#### Problem
Output exactly the lines between the line that contains "What distance from the camera does" and the last line of the material, counting both.

#### Provided records
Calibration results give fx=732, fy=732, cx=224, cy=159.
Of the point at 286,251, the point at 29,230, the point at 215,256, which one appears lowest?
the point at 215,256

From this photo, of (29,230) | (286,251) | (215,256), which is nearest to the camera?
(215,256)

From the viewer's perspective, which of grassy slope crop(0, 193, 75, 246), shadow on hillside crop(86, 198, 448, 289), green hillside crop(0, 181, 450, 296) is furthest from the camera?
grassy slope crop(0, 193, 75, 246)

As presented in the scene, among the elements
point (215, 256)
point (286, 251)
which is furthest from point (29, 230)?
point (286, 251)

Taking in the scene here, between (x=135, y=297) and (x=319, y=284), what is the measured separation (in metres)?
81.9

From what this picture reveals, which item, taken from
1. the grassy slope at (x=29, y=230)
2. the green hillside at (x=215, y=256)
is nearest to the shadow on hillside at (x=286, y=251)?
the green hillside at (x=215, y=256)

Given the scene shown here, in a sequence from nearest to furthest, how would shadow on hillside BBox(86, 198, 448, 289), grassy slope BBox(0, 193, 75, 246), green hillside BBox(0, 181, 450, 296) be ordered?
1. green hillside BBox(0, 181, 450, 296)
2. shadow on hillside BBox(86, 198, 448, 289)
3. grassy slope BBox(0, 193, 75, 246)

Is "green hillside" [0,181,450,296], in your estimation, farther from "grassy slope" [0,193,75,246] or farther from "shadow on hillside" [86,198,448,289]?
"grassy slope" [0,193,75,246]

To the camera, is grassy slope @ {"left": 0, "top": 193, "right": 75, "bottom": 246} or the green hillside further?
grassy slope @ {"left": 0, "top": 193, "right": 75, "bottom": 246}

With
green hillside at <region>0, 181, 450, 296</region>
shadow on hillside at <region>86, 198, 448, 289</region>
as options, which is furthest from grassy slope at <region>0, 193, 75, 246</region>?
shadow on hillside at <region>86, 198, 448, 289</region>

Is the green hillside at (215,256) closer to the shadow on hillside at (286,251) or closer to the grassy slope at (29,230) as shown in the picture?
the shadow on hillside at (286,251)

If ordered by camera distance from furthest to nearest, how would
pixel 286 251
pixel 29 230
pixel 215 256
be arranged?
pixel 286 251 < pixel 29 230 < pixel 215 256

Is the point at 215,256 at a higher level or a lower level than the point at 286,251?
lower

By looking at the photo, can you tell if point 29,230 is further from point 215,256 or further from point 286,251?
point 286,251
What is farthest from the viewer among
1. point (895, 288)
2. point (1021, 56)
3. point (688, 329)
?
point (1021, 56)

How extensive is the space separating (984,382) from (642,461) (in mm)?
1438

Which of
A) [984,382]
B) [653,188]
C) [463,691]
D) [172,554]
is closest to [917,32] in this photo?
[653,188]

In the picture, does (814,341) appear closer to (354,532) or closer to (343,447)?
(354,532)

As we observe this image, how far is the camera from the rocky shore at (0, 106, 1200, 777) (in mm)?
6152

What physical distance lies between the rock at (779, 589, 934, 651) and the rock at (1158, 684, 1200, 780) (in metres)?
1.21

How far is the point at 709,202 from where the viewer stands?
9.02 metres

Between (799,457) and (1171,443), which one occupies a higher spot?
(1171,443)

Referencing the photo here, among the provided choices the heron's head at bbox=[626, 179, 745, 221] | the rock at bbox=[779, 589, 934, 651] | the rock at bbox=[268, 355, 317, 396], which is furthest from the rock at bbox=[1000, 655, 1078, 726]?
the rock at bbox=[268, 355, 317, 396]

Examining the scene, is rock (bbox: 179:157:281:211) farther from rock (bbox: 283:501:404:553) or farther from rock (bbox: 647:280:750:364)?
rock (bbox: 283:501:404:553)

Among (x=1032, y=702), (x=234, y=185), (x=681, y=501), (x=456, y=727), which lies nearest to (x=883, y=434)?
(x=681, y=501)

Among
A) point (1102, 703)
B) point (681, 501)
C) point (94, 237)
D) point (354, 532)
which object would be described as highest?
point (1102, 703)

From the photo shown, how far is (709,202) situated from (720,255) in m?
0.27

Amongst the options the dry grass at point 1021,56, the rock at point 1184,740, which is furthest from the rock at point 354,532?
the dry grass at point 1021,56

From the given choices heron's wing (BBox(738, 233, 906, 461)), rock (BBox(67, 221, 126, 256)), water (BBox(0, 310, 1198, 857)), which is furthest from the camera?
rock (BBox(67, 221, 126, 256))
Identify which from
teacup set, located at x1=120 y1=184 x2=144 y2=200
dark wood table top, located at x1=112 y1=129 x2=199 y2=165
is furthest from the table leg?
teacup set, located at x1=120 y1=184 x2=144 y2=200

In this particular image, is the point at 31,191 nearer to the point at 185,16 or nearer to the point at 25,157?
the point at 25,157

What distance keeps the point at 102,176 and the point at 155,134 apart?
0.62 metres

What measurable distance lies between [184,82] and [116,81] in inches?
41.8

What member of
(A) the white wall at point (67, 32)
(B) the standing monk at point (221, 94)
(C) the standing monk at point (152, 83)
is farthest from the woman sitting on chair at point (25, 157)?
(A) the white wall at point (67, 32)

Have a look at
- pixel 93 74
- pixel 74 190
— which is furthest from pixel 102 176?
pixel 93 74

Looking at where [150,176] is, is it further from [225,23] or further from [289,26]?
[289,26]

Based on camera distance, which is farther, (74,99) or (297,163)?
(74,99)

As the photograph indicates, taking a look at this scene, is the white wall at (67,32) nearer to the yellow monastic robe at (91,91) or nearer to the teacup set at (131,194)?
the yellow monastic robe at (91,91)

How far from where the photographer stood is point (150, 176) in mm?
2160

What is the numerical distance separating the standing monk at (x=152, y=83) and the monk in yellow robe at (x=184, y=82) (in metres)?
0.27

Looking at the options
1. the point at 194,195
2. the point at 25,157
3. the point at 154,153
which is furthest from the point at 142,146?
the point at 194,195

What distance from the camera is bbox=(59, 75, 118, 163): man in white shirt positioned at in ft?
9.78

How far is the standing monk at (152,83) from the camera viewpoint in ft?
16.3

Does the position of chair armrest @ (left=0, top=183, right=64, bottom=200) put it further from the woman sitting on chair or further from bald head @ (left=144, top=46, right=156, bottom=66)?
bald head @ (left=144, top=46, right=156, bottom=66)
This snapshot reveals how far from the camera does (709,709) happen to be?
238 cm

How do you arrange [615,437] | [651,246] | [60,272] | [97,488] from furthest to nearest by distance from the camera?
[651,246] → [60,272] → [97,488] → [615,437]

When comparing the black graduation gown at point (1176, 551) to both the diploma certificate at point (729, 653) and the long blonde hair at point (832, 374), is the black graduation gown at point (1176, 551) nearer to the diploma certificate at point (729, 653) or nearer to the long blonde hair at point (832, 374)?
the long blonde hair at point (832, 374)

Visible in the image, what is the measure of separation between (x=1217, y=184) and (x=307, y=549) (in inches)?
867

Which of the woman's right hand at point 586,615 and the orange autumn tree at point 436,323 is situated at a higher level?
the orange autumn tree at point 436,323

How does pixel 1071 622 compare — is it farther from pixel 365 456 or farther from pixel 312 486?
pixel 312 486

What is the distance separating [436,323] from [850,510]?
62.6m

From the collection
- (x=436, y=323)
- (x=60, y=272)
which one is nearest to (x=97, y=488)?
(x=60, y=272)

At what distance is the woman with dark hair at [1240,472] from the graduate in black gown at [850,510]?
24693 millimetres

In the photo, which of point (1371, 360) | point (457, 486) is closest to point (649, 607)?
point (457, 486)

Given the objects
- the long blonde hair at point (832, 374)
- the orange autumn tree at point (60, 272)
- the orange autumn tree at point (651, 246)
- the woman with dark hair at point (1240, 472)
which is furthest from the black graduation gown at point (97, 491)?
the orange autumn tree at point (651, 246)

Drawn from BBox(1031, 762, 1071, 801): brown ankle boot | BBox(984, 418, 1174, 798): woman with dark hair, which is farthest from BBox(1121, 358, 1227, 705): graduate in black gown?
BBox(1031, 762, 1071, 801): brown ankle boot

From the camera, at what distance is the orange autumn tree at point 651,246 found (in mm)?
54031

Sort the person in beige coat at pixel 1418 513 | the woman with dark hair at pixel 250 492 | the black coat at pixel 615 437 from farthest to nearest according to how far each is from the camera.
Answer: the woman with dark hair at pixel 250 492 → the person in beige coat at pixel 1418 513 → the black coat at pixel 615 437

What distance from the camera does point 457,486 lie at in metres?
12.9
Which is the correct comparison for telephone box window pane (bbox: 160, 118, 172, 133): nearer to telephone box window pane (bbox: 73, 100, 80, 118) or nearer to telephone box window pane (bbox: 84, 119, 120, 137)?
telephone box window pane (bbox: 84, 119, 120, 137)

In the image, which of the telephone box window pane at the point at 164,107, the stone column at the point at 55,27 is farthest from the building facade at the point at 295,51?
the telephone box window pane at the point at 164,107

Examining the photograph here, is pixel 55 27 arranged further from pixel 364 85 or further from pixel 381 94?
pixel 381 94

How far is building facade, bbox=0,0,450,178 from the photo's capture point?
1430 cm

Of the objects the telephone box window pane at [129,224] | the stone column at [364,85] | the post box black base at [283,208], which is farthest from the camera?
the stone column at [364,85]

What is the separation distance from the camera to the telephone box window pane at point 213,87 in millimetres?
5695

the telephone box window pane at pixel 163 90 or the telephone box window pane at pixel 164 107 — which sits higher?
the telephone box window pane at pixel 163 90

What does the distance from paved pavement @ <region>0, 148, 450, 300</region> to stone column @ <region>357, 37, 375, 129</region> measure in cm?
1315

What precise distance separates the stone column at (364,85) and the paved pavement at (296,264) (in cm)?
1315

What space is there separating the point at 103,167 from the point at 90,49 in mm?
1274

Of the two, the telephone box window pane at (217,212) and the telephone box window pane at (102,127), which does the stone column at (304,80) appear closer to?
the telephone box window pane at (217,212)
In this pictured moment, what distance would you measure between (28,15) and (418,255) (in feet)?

#### Result of the task
What distance from the camera does point 457,486 lie at in metres?
12.9
Which is the correct comparison for telephone box window pane (bbox: 160, 118, 172, 133): nearer to telephone box window pane (bbox: 73, 100, 80, 118) or nearer to telephone box window pane (bbox: 84, 119, 120, 137)?
telephone box window pane (bbox: 84, 119, 120, 137)

In the image, which of the telephone box window pane at the point at 164,107, the stone column at the point at 55,27 is farthest from the building facade at the point at 295,51?
the telephone box window pane at the point at 164,107

Examining the photograph here, is pixel 55 27 arranged further from pixel 364 85 or further from pixel 381 94?
pixel 381 94

How far is building facade, bbox=0,0,450,178 from the photo's capture point?
1430 cm

Of the objects the telephone box window pane at [129,224] | the stone column at [364,85] | the post box black base at [283,208], which is farthest from the camera?
the stone column at [364,85]

What is the separation distance from the camera to the telephone box window pane at point 213,87 in millimetres?
5695

the telephone box window pane at pixel 163 90 or the telephone box window pane at pixel 164 107 — which sits higher?
the telephone box window pane at pixel 163 90

What does the distance from paved pavement @ <region>0, 148, 450, 300</region> to stone column @ <region>357, 37, 375, 129</region> measure in cm?
1315

What precise distance separates the stone column at (364,85) and the paved pavement at (296,264) (in cm)?
1315

What space is there separating the point at 103,167 from the point at 90,49 in mm?
1274

Of the two, the telephone box window pane at (217,212) and the telephone box window pane at (102,127), which does the stone column at (304,80) appear closer to?
the telephone box window pane at (217,212)
In this pictured moment, what distance would you measure between (28,15) and (418,255) (in feet)?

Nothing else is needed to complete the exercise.